The episode's headline segment, delivered before the interview, laid out why a platform like Bitesize BKK has an opening in the first place. Pew Research Center's 2026 News Habits Report found TikTok has overtaken YouTube and Facebook as Gen Z's top news source, with 43% of social media users under 30 getting daily news there — mostly from independent creators, not established outlets. A separate Thailand Media Landscape 2026 report found 100% of major Thai media organizations surveyed have folded AI tools like ChatGPT and Gemini into daily workflows, even as the Reuters Institute found 54% of audiences uncomfortable with news produced primarily by machines. UNESCO's 2026 World Press Freedom report added the bleakest number: in some regions, over 70% of people say they actively avoid the news because it's too negative or overwhelming. The quote of the day framed the stakes in George Orwell's words: "Journalism is printing what someone else does not want printed. Everything else is public relations."

Read By Choice

Asked what she'd tell students heading into the workforce, Niki's answer was blunt: stay curious, and never read from a single source. She pointed out that even her lifestyle-writing clients have pushed her to learn things she wouldn't otherwise — she took up tennis after clients wanted her to cover padel and tennis courts, just to understand why the trend was catching on. "The writing part is easy," she said. "It's the thought process behind it that's so important. You cannot be a good writer if you don't think well."

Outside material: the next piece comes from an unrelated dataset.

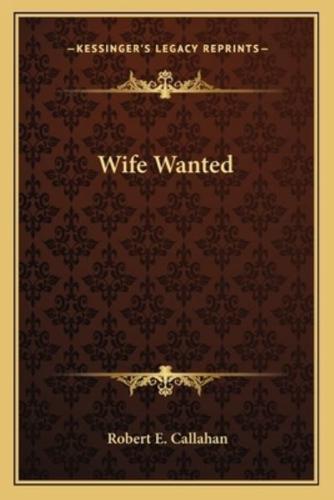 Wife Wanted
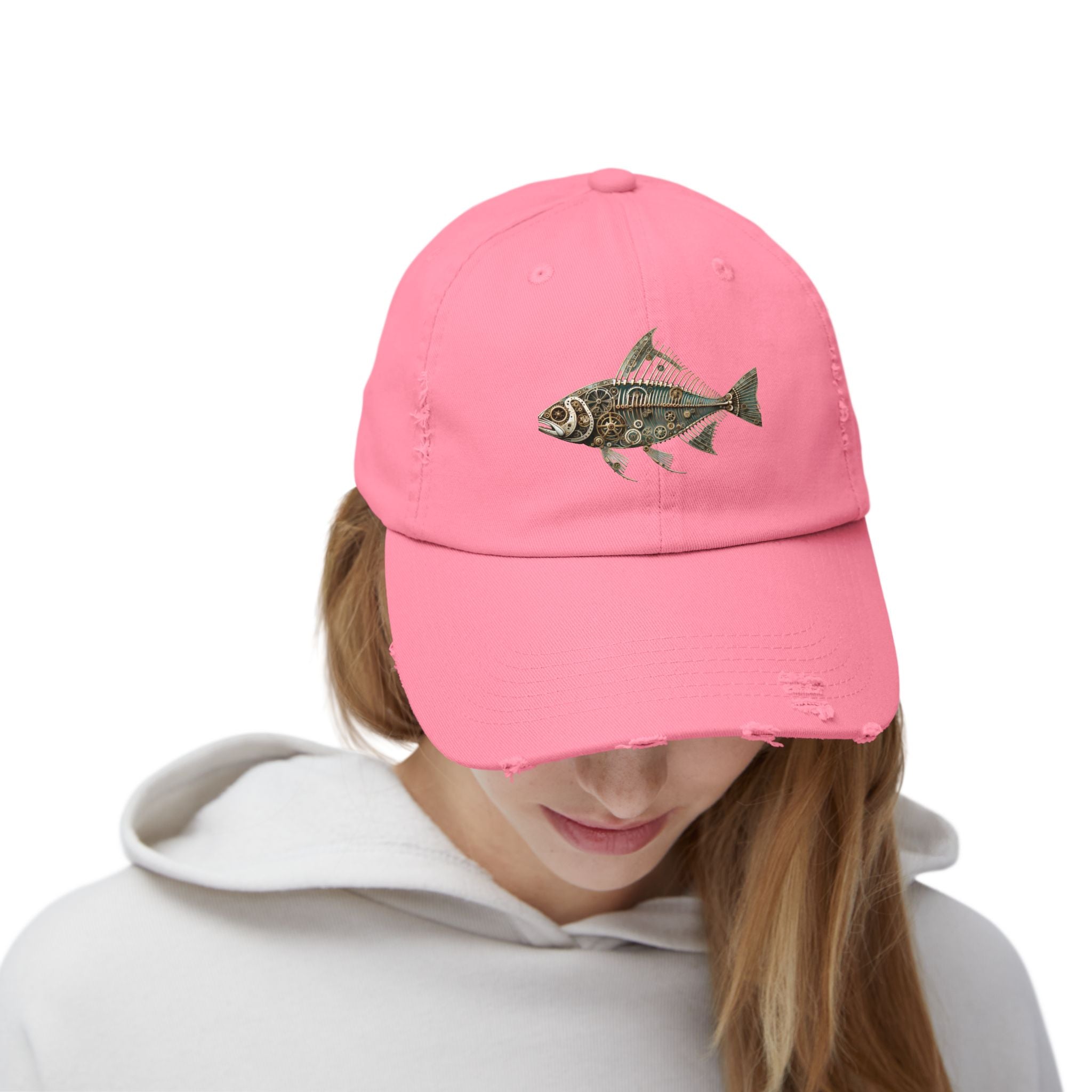 Steampunk Fish Bone Cap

Part 8: What's Under the Fort

The story segment continues straight from last episode's discovery that a sunken ship, possibly one of Sir Francis Drake's, may be entombed beneath Castillo de San Marcos, and from the news that researcher Sarah has died. Shaken but needing to do something, Cece agrees to meet Professor Hawthorne at the fort that night rather than go home. Fort facilities director Chris Lawson lets them into the restricted lower chamber, where centuries-old backfill has turned to mud and water beneath the southeast corner. Wading in, Cece steps on something solid — a flat, tar-covered plank too wide to be old scaffolding. She scrapes off a sample with Chris's pocketknife, and the three agree to keep the find quiet until it can be verified.

Unseen, two operatives working for a mercenary group called "the table" — referred to only as Chair 4 and Chair 5 — have broken into the fort's gift shop to trail them, tripping a silent alarm on the way. As Hawthorne, Cece, and Chris try to leave through the gift shop hallway, Chair 4 corners Hawthorne and presses a gun to his forehead, demanding to know what the detective knows and what they found in the chamber below. Hawthorne is mid-answer when Chair 5 pushes past his partner, raises his gun, and fires twice.